Return only the lines starting at the line that contains "At what distance does" and ending with the final line of the listing; include both endpoints.

━━━ RECORDS FOR THIS TASK ━━━

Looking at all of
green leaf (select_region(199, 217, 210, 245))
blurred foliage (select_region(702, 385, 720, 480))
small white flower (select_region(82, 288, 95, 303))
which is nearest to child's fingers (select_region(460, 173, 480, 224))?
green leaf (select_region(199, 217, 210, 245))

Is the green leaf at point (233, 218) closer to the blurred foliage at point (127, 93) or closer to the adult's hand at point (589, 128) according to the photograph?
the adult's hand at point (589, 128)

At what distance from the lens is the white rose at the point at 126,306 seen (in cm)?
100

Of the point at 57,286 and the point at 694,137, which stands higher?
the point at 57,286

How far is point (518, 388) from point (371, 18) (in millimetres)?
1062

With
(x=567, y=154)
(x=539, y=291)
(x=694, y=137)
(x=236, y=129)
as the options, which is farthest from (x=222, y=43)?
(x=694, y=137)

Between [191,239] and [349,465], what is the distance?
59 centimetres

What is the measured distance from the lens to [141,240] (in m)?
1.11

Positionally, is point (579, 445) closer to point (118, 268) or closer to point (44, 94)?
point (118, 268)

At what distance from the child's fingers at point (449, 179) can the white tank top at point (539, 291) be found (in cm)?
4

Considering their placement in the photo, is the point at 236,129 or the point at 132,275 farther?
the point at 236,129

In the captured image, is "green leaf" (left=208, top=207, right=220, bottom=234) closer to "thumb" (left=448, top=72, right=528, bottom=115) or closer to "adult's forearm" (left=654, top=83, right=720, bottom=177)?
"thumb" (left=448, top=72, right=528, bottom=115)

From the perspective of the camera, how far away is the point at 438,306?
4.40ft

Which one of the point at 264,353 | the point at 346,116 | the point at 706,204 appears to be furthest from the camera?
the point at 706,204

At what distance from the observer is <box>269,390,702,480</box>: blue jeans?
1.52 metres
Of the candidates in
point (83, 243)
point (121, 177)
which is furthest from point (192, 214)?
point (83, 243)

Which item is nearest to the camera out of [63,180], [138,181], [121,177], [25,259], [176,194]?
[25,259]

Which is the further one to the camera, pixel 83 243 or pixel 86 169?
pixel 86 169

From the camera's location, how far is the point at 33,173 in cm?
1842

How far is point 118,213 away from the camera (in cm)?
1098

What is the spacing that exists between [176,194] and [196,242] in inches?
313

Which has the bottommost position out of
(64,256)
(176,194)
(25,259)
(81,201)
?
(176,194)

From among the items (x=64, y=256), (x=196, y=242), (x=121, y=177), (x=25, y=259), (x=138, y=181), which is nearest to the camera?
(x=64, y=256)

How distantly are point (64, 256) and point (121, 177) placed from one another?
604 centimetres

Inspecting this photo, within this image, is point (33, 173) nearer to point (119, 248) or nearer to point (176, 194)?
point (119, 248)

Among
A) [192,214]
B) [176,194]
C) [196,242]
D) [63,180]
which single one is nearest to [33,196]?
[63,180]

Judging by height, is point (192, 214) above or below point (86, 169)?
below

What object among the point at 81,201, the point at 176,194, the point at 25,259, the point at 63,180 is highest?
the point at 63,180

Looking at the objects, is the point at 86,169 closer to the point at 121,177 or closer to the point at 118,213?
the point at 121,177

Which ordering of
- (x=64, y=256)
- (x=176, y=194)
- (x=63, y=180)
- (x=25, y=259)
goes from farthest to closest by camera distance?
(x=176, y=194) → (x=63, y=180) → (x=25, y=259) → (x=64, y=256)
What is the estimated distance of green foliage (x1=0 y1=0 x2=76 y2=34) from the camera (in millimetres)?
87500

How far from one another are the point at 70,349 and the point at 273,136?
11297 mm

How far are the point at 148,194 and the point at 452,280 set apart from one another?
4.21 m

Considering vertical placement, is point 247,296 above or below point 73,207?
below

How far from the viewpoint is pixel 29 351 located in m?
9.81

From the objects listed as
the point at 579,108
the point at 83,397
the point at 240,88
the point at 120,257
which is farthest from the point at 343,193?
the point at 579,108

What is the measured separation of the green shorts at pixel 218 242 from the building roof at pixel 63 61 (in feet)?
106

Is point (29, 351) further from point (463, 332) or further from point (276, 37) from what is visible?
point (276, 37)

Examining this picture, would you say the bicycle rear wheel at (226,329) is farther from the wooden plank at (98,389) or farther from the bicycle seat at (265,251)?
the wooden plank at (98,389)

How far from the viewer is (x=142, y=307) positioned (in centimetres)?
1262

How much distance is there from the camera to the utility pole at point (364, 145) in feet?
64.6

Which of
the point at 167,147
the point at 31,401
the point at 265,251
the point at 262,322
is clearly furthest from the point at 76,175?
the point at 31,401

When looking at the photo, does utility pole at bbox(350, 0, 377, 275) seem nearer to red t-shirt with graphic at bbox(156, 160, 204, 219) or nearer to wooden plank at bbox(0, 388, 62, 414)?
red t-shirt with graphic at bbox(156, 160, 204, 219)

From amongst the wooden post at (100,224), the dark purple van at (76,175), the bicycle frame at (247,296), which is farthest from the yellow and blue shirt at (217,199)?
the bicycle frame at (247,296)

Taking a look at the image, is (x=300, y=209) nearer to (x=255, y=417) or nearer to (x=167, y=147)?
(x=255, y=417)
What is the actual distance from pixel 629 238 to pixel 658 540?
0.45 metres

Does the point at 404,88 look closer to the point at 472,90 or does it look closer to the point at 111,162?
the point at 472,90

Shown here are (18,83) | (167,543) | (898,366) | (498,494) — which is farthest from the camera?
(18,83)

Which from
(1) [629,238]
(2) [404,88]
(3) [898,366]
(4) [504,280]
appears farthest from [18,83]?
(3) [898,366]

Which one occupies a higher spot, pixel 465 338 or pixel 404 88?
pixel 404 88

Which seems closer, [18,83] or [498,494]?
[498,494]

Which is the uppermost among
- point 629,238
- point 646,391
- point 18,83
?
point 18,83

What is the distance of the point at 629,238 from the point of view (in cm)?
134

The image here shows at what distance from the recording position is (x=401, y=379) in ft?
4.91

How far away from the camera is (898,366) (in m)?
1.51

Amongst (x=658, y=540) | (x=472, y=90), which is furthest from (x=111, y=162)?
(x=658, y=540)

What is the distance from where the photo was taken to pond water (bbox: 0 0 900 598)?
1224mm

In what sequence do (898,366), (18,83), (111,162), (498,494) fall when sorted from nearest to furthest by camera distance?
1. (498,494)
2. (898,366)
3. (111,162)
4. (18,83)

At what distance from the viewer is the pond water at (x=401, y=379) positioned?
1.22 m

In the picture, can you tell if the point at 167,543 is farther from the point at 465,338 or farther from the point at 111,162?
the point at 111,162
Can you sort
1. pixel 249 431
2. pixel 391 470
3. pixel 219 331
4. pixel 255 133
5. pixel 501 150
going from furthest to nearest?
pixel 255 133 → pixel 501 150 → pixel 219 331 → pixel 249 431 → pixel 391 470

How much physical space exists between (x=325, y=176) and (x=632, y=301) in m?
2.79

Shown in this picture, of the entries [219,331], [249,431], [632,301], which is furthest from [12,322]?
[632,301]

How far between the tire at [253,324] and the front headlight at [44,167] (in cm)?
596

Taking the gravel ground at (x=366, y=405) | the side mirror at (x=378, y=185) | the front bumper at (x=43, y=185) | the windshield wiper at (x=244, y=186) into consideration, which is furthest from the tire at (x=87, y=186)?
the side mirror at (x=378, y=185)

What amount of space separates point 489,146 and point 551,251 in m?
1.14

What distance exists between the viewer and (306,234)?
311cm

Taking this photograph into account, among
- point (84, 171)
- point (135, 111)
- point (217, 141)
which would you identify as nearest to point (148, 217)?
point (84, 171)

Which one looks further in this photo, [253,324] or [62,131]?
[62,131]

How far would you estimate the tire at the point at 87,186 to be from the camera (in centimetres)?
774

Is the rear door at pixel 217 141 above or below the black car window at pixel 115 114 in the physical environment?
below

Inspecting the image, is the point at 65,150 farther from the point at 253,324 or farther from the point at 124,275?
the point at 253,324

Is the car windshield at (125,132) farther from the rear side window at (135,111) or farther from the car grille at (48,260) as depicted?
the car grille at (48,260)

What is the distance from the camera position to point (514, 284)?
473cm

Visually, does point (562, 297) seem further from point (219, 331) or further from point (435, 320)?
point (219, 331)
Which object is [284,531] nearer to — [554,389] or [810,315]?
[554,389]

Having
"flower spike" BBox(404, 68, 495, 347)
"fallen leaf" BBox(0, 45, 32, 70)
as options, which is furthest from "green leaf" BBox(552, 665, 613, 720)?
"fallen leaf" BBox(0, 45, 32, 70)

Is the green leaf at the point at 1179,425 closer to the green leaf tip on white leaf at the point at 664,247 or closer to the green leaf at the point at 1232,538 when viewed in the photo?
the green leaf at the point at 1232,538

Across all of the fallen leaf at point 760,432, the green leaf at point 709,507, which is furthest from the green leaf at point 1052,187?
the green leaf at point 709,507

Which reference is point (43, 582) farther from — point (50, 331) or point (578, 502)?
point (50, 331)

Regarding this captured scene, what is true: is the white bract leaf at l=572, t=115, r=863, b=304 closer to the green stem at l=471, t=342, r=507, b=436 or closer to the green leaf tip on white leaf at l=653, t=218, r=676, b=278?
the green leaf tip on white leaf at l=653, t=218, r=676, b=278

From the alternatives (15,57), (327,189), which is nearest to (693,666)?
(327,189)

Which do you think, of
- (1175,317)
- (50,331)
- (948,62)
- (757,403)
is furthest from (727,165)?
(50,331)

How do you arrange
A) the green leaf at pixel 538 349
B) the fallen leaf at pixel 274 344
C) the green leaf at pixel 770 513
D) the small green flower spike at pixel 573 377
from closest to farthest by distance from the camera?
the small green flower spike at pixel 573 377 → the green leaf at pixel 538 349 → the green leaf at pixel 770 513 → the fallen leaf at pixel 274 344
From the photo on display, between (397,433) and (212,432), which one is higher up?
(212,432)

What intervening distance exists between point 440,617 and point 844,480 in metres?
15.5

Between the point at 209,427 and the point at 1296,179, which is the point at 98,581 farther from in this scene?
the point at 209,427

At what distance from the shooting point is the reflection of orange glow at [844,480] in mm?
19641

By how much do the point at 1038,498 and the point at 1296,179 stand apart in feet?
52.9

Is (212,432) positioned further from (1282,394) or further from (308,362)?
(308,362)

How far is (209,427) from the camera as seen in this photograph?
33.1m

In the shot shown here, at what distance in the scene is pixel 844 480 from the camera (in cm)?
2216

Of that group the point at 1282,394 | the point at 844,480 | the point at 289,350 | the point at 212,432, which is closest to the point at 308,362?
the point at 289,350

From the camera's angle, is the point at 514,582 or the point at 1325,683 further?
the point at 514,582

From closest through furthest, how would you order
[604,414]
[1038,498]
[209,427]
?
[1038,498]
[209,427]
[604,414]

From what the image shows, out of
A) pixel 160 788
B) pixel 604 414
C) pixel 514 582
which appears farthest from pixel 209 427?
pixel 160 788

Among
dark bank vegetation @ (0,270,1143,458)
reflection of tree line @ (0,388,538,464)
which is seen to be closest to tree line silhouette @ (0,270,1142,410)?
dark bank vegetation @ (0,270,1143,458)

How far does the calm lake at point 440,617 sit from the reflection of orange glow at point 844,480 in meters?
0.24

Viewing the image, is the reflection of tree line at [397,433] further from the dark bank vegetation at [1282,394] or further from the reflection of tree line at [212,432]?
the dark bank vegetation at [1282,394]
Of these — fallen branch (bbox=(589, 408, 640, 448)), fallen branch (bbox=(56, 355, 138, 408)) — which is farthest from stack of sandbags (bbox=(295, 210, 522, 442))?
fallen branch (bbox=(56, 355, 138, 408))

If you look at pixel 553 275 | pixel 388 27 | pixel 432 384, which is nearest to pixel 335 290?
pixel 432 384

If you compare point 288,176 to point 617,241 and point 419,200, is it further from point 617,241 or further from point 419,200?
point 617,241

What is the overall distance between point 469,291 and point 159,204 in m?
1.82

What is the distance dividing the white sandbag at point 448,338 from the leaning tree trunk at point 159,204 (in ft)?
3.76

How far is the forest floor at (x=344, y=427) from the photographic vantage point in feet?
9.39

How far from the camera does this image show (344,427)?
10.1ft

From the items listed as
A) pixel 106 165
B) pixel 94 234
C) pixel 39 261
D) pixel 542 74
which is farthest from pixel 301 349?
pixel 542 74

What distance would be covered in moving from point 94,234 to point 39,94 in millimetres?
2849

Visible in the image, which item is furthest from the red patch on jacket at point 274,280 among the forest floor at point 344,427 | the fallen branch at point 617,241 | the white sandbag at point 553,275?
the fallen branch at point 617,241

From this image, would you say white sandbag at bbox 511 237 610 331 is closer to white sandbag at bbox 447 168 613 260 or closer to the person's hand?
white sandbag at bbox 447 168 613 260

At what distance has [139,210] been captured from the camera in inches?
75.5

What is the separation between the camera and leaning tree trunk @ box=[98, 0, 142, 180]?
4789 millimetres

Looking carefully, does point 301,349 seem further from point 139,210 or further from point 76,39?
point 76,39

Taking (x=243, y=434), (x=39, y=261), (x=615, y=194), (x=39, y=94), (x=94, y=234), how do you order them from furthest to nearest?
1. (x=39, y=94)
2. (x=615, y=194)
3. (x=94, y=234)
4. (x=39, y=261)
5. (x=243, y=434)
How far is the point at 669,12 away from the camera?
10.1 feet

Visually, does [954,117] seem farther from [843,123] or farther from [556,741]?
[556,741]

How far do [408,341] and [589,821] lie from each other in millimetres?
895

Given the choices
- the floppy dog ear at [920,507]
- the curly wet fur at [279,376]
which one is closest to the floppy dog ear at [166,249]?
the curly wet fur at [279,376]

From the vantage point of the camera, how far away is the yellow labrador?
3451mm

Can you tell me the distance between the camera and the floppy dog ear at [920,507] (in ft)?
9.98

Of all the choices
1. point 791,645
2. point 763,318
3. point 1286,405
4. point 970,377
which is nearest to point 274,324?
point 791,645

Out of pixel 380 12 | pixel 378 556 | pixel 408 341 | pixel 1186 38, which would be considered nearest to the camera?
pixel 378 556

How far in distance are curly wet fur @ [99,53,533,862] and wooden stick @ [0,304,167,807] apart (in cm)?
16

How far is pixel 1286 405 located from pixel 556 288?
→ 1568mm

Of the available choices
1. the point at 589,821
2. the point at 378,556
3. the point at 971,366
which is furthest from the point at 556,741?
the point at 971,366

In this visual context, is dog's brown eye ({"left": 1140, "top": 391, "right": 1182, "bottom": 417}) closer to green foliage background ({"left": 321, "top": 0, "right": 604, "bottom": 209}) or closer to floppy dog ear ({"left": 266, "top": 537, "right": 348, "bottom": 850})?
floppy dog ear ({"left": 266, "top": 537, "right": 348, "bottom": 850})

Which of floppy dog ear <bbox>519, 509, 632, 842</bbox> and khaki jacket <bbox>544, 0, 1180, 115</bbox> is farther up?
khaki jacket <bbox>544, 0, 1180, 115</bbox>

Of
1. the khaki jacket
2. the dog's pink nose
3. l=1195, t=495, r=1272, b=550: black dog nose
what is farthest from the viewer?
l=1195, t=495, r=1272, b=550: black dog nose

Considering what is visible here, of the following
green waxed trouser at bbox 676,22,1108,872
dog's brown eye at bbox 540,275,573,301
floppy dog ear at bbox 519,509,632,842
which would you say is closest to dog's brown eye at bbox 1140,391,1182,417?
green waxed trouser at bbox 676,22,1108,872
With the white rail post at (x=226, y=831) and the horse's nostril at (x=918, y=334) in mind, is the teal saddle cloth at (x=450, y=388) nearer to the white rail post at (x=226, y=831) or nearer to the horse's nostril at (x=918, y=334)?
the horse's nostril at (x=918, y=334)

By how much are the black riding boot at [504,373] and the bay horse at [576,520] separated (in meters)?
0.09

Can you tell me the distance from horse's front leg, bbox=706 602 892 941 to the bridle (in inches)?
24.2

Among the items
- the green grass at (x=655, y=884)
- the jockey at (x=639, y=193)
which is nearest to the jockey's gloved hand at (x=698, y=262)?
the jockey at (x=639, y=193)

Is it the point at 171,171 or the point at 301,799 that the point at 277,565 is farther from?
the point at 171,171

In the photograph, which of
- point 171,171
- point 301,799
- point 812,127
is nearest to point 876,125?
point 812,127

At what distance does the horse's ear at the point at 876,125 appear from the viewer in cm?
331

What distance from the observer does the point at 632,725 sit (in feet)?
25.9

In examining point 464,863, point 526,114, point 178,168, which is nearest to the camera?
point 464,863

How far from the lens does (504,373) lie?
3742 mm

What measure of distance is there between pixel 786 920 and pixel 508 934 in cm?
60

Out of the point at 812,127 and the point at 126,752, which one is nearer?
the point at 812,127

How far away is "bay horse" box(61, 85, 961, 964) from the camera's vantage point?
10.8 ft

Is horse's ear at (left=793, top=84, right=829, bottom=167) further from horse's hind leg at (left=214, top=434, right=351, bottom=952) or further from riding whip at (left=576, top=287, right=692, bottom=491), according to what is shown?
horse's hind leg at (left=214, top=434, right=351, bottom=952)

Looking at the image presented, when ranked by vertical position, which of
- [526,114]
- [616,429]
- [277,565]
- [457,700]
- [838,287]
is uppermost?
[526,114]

━━━

== TASK RESPONSE ==
At what distance does the horse's ear at the point at 876,125 appear from the viewer in cm?
331

What distance from the observer does the point at 632,725 sit (in feet)?
25.9

In examining point 464,863, point 526,114, point 178,168, which is nearest to the camera?
point 464,863

How far from the lens does (504,373) lie?
3742 mm

What measure of distance is there between pixel 786 920 and pixel 508 934 in cm?
60

Out of the point at 812,127 and the point at 126,752, which one is nearer?
the point at 812,127

How far away is "bay horse" box(61, 85, 961, 964) from the camera's vantage point?
10.8 ft

Is horse's ear at (left=793, top=84, right=829, bottom=167) further from horse's hind leg at (left=214, top=434, right=351, bottom=952) or further from riding whip at (left=576, top=287, right=692, bottom=491), according to what is shown?
horse's hind leg at (left=214, top=434, right=351, bottom=952)

Looking at the image presented, when ranked by vertical position, which of
- [526,114]
- [616,429]
- [277,565]
- [457,700]
- [838,287]
is uppermost?
[526,114]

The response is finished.